Case Presentation: A 52-year-old female with discoid lupus on immunosuppressive medications and a history of gout presented with acute right wrist pain and swelling and subjective fevers. There was no history of trauma or other joint involvement. Notable examination findings include significant swelling of the right wrist without overlying erythema or induration. She was noted to be febrile to 100.4°F but was otherwise hemodynamically stable. Initial labs, including complete blood count and basic metabolic profile, were normal. Inflammatory markers, including C-reactive protein and erythrocyte sedimentation rate, were elevated at 3.43 mg/dL and 118 mm/hr, respectively. X-ray of the wrist did not reveal fractures or malignment. Orthopedic surgery was consulted and aspirated the joint and synovial fluid revealed 1,871/uL total nucleated cells with no visualized crystals under normal and polarized light. She was started on empiric cefepime and vancomycin and admitted for intravenous antibiotics and incision and drainage of the joint. Synovial culture ultimately grew Neisseria gonorrhoeae, and urine nucleic acid testing also indicated gonorrhea infection. Blood cultures were negative. She was subsequently switched to ceftriaxone and completed 4 weeks of treatment. The patient never endorsed any vaginal discharge or itching, changes to menstruation, dysuria, abdominal pain, or rash. Human immunodeficiency virus and chlamydia trachomatis testing were negative.

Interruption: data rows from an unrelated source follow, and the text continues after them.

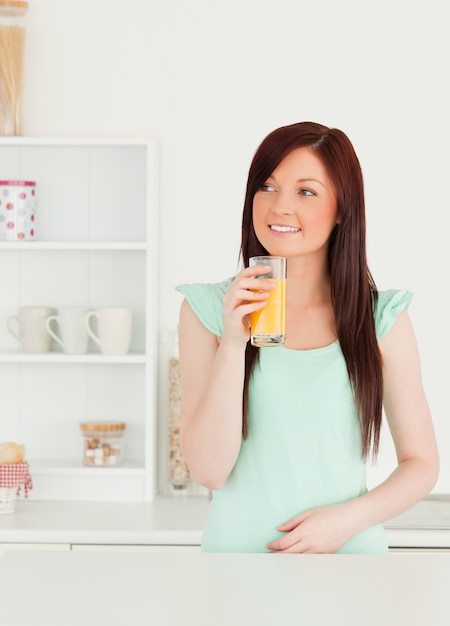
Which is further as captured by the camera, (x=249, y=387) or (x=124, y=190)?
(x=124, y=190)

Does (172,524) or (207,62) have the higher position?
(207,62)

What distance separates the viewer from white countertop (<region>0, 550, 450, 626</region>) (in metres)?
1.11

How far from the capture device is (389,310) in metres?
1.60

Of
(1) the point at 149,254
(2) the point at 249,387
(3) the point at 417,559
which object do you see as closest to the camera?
(3) the point at 417,559

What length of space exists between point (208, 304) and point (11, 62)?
1.60m

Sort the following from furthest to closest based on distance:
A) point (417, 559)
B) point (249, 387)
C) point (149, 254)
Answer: point (149, 254) < point (249, 387) < point (417, 559)

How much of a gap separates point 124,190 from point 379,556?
1825 mm

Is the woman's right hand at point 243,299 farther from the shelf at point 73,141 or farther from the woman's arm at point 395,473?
the shelf at point 73,141

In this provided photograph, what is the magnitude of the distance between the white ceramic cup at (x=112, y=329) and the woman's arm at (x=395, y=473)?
1.38 m

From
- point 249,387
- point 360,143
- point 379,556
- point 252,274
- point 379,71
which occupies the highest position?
point 379,71

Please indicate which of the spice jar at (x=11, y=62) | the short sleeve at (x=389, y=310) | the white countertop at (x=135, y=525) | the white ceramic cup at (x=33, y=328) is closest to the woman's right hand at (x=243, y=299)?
the short sleeve at (x=389, y=310)

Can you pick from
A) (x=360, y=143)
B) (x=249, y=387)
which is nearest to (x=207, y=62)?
(x=360, y=143)

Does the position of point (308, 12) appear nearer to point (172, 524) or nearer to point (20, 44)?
point (20, 44)

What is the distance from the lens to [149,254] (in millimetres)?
2840
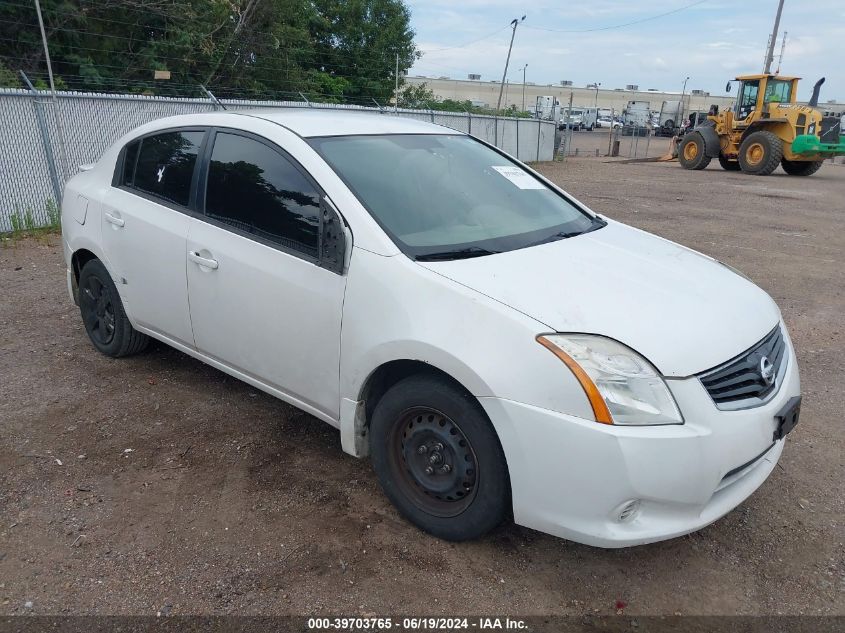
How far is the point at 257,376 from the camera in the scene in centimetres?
342

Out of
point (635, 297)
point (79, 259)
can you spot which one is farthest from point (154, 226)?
point (635, 297)

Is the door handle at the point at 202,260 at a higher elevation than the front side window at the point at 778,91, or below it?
below

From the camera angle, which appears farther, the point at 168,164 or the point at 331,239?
the point at 168,164

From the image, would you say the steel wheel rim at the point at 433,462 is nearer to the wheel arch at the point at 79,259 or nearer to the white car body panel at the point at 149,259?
the white car body panel at the point at 149,259

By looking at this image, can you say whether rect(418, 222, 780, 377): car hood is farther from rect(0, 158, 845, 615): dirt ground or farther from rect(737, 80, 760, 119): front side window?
rect(737, 80, 760, 119): front side window

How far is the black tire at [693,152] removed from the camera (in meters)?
22.8

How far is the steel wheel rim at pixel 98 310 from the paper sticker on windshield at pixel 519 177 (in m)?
2.65

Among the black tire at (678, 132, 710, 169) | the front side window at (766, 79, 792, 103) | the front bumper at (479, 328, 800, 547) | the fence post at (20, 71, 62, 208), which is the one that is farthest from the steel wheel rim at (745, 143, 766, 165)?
the front bumper at (479, 328, 800, 547)

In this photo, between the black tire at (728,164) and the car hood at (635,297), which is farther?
the black tire at (728,164)

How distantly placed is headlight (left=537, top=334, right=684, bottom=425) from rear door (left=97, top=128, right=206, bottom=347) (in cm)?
224

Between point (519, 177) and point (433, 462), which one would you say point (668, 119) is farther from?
point (433, 462)

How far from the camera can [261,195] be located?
3318 millimetres

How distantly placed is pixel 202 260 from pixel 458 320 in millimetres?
1622

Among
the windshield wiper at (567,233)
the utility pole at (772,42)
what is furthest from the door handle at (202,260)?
the utility pole at (772,42)
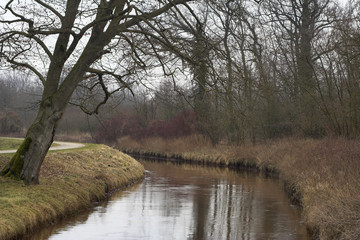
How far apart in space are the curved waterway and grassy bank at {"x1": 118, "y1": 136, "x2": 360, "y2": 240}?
733 millimetres

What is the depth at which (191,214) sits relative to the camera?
15.8 meters

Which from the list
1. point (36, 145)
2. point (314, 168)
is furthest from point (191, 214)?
point (36, 145)

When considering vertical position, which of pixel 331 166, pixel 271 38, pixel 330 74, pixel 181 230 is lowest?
pixel 181 230

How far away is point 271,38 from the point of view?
108 ft

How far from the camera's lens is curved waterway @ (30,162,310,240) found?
1284cm

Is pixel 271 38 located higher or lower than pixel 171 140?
higher

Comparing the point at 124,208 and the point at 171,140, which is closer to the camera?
the point at 124,208

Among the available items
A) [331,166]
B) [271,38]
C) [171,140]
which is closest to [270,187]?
[331,166]

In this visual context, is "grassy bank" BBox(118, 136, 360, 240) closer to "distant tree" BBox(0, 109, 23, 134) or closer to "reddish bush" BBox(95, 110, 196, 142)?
"reddish bush" BBox(95, 110, 196, 142)

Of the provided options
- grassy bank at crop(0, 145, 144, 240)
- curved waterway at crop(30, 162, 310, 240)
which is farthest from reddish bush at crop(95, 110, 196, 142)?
curved waterway at crop(30, 162, 310, 240)

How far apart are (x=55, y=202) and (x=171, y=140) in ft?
86.9

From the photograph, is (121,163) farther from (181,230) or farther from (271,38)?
(271,38)

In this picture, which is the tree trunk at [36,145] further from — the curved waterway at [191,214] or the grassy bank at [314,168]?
the grassy bank at [314,168]

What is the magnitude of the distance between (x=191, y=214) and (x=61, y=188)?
396 cm
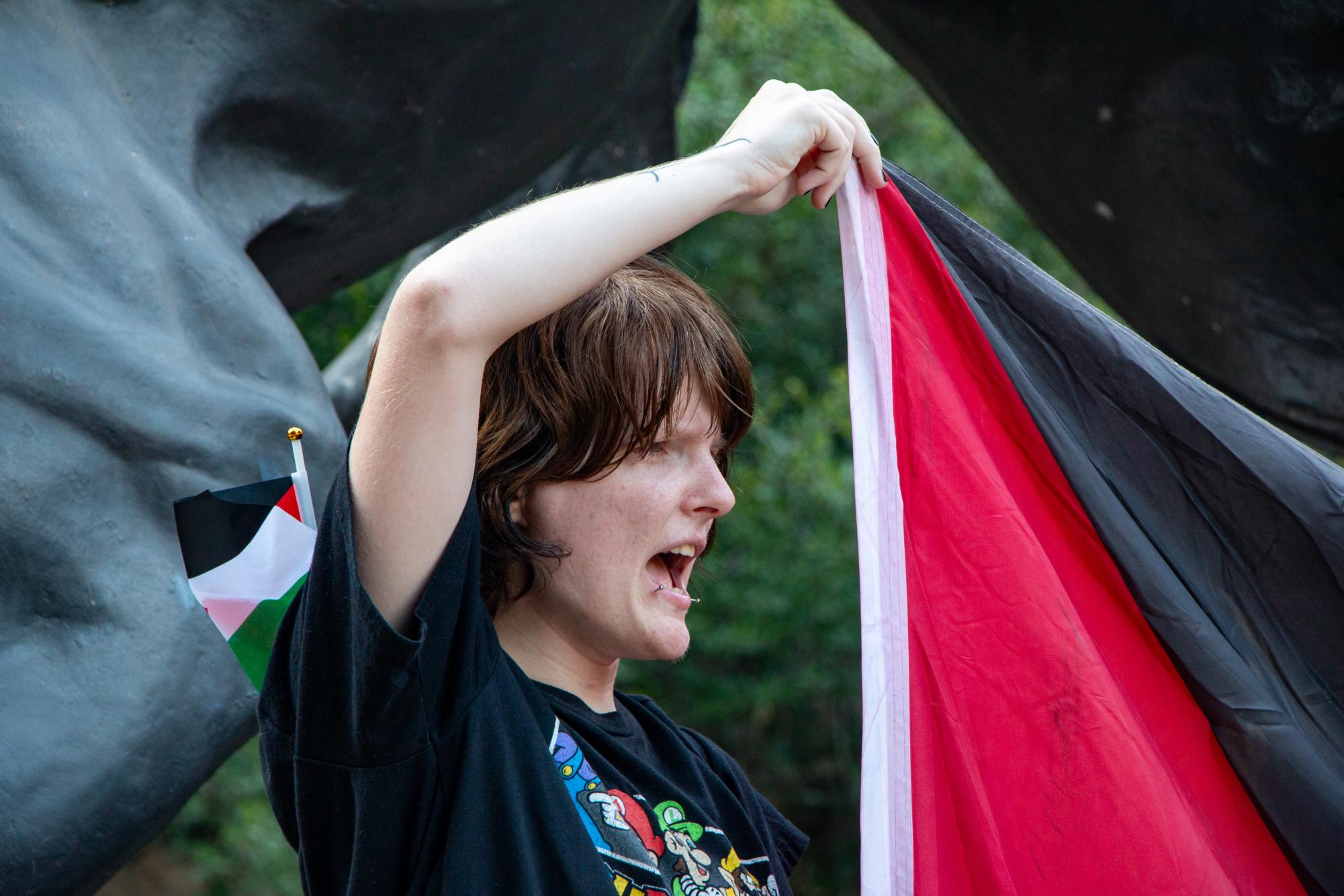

Discussion: Disseminated gonorrhea infection (DGI) is a rare manifestation of gonorrhea infection and most commonly presents as a triad of arthritis or arthralgias, tеոοѕуոοvitiѕ, and multiple skin lesions; less than 50% of patients present with purulent arthritis alone. Most patients are asymptomatic until onset of illness, similar to our patient. Patients who present with the latter form of DGI present with abrupt onset of mono- or oligoarthritis, and the joints most commonly involved are knees, wrists, and ankles. Cultures for N. gonorrhoeae of the purulent synovial fluid is only positive in less than 50% of cases, as nucleic acid testing is more sensitive. Cell counts typically reflect septic arthritis (50,000 cells/microL), but lower counts have also been seen. Patients should also be screened for other sexually transmitted infections as co-infection is possible. Treatment includes antibiotics and joint drainage. Intravenous ceftriaxone is the therapy of choice, given growing resistance to oral regimens. Patients typically require 7 to 14 days of therapy, and longer if slower response to treatment. Our patient was treated for 4 weeks, which is not unreasonable given that she was immunocompromised.

Conclusions: This case illustrates an uncommon presentation of gonococcal infection with virtually no other symptoms to suggest active infection. Additionally, Patients with systemic lupus erythematosus (SLE), like our patient, have been known to be predisposed to DGI. SLE flares can mimic DGI so a high index of suspicion for the infection is warranted in these patients. This case highlights the importance of considering alternative causes of arthritis, especially in the absence of other symptoms for all patients, regardless of age or other risk factors. Therapeutic alliance with orthopedic surgery, for early source control with joint drainage, as well as infectious disease, who can notify the lab for suspicion of gonorrheal infection, is imperative to prevent complications and initiate appropriate therapy quickly.